Actress Alyssa Milano got people riled up on social media with a tweet calling for women to join her in a sex strike to protest strict abortion bans. Photo / Getty Images
Opinion
COMMENT:
Whether it's stopping traffic in the name of animal rights, skipping school to highlight the dangers of climate change, or posing naked in front of your local pothole in an attempt to get the local council to fix the roads, as one group of Canadians did in 2006; there are plenty of ways to protest.
This week, actress and activist Alyssa Milano came up with a novel way to protest an extremely serious new law.
In response to the US states of Georgia and Alabama passing bills that will almost totally ban abortion, even in cases of rape or incest, Milano tweeted: "Our reproductive rights are being erased. Until women have legal control over our own bodies we just cannot risk pregnancy. Join me by not having sex until we get bodily autonomy back. I'm calling for a #SexStrike. Pass it on."
While she didn't elaborate on the specifics of the strike — such as when it should begin or how it will be policed — she did note, correctly, that sex strikes have proven to be a surprisingly effective method of protest in the past.
In 2003, Liberian activist Leymah Gbowee and the Women of Liberia Mass Action for Peace group organised a series of protests, including a sex strike, that led to the end of the country's civil war, the election of the first female Liberian head of state and a Nobel Peace Prize for Gbowee and her fellow activists.
— Kate Iselin is a writer and sex worker.
A sex strike also played a huge role in Kenyan politics in 2009, when the Women's Development Organisation announced that women would be denying their partners sex until the country's Prime Minister and President could meet and reconcile their opposing views. The organisation approached both leaders' wives and invited them to take part, and even offered to pay local sex workers' wages until the strike was over.
In under a week, the two leaders had agreed to meet and talk.
Sex strikes have played a role in everything from fighting for road repair in Columbia to preventing injury from fireworks in Italy, and they're a huge part of sex work history as well.
In 1975, thousands of sex workers in France went on strike to protest ongoing police harassment and discriminatory laws, and a further hundred occupied the St Nizier church in Lyon, chanting: "You who have threatened us with hell, we have come to eat at your table."
This sex strike wasn't as immediately successful as many others that would follow: the workers in the church were forcibly removed by police after eight days and the protest eventually ended. But the day the strike begun on June 2 is now commemorated across the globe as International Whores' Day and the occupation of St Nizier continues to inspire sex work activists worldwide.
While it has to be noted that there's a big difference between a commercial sex strike — which is, in essence, industrial action — and a strike centred on the sex we have in our private lives, Alyssa Milano's proposed sexual ceasefire is another in a long history of women standing up for what they believe in by refusing to uncross their legs. But it's far from a flawless idea.
By encouraging women to deny sex to their male partners until such time as the new anti-abortion bill is challenged, blocked, or struck down in court, I believe it only reinforces the patriarchal belief that sex is something women submit to and suffer through, rather than actively enjoy and seek out.
The vast majority of women I know, myself included, like having sex and initiate it just as often as men do. Why should we have to give up something we enjoy because a group of politicians have chosen to take a terrifyingly draconian approach to women's reproductive healthcare?
And by refusing sex with men, including those we women are already in relationships with, are we shutting them out of the conversation entirely — and doing more harm than good?
Even in casual hook-ups, conversations about contraception, reproduction, and sexual health should be common, with both parties taking an equal and shared responsibility. Reproductive rights might centre on the uterus, but they're hardly a women's-only issue.

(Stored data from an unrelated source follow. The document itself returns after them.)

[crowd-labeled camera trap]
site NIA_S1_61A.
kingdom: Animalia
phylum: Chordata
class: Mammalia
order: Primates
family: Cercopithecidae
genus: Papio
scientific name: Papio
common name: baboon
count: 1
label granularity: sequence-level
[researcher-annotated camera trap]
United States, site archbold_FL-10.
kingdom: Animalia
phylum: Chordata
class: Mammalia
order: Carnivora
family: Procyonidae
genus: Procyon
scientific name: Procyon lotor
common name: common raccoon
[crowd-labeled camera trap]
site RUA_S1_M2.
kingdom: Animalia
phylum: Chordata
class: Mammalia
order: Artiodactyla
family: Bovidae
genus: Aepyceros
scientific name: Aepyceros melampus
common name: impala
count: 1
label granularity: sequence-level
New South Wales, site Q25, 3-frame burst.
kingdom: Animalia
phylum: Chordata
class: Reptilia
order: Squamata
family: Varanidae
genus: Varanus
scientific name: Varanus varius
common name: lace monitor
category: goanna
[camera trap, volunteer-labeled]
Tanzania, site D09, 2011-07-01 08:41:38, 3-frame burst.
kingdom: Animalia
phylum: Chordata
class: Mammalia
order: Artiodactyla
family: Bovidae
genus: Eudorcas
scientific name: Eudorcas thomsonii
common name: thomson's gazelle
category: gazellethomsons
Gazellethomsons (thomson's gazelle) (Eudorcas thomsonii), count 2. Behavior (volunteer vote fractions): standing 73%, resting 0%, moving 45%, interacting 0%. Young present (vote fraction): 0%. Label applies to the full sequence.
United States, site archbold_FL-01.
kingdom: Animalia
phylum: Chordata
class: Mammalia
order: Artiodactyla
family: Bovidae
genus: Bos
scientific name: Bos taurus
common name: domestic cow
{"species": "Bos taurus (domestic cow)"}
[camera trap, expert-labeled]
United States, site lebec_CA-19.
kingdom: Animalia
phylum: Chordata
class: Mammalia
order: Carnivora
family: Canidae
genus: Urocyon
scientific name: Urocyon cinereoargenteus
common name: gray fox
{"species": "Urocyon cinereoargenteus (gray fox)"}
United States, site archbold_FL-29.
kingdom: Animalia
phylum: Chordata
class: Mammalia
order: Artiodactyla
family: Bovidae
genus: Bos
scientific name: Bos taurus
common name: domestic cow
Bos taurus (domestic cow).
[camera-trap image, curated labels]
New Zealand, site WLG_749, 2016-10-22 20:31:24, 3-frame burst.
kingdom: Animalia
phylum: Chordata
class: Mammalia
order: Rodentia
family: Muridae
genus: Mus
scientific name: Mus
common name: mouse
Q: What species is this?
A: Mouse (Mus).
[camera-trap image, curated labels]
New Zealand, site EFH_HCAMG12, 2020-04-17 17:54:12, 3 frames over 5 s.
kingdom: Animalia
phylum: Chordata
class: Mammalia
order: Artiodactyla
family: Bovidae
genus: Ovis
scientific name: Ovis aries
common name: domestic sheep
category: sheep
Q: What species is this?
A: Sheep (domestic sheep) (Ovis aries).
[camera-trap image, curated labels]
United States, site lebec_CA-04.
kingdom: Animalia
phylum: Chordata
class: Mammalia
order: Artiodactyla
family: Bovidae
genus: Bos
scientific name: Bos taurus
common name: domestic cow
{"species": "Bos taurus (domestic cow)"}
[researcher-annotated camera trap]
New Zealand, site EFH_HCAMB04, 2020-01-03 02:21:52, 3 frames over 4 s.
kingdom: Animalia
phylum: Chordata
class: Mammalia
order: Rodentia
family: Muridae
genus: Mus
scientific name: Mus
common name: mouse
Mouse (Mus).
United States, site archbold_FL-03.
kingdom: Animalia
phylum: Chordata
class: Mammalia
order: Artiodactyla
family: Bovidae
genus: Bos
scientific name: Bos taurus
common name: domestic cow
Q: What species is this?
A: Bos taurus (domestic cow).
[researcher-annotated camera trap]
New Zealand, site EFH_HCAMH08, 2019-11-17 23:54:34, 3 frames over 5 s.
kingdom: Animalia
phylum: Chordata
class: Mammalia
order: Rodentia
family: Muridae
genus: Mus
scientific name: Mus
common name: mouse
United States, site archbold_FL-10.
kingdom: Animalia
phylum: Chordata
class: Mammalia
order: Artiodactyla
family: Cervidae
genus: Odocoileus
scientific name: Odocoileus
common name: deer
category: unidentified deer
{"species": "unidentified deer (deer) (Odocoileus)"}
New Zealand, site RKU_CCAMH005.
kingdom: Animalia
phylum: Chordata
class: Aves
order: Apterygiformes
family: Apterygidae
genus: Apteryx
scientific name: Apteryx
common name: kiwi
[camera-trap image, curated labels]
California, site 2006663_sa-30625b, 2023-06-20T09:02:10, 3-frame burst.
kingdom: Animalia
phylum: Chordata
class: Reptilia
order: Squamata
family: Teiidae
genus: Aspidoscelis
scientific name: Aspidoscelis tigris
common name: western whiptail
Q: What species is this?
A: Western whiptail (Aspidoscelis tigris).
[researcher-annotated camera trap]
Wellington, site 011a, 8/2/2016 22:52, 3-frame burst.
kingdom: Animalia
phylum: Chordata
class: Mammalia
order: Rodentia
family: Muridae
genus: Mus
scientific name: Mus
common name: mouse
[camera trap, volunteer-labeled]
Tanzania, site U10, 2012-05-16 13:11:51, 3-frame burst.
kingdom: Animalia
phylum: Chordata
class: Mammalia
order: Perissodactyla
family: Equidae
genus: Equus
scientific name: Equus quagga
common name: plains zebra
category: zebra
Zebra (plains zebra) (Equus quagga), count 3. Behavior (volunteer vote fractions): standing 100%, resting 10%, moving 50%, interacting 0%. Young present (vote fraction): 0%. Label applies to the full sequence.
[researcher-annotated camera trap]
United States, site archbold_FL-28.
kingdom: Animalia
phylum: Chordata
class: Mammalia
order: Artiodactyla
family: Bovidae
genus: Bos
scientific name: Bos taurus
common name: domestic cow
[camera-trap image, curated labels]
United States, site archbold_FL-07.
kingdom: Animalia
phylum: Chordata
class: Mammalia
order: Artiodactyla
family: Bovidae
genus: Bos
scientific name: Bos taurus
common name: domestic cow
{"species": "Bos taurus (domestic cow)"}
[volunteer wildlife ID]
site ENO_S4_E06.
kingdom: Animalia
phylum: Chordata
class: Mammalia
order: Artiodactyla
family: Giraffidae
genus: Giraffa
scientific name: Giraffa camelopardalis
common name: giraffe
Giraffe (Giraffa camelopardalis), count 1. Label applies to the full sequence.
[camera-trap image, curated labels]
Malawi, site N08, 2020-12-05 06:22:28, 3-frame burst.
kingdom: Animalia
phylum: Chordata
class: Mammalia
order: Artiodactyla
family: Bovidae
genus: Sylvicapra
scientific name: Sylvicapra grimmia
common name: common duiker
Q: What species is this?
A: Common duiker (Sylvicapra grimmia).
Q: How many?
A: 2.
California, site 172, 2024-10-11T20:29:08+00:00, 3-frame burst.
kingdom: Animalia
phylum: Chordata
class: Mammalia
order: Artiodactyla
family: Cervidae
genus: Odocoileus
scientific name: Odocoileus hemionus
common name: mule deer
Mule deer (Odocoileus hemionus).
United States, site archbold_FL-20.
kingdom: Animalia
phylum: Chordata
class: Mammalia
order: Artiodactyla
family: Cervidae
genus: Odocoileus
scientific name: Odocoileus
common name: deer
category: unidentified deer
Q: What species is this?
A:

After all, Alabama's Human Life Protection Act – one of the controversial anti-abortion bills at the heart of the sex strike – was introduced by State Representative Terri Collins and signed in to law by Governor Kay Ivey, both women. State Senator Bobby Singleton made headlines last week after his objection to the bill went viral, later saying in an interview with The Guardian that he would use 'every procedural technique there is' to prevent the bill from even coming to a vote.
So we might imagine a group of shadowy male lawmakers working to legislate against women's bodies, but I firmly believe that the battle lines here aren't drawn so strictly between genders.
Still, with all this having been said, if it wasn't for Alyssa Milano's #SexStrike tweet then many of us may not be aware of the bills at all.
The #SexStrike tweet has reminded people of the Republican war against women.
GOOD.
These oppressive, regressive, forced-pregnancy bills are now being discussed in a serious manner on our national news cycle.
It's probably pretty unlikely that every woman in the United States, even those who are deeply passionate about access to reproductive healthcare, will be able to maintain the sex strike until 2020, when the bills come in to effect; but what we are all doing – no matter our political beliefs or sexual habits – is talking about it.
Given the amount of misinformation out there about abortion, pregnancy, and sex in general, maybe starting a conversation about these often-taboo topics is the best win we can get right now.
Sex sells, as they say, and it certainly grabs headlines: and if the sex strike has got us all talking, maybe we can call it a success.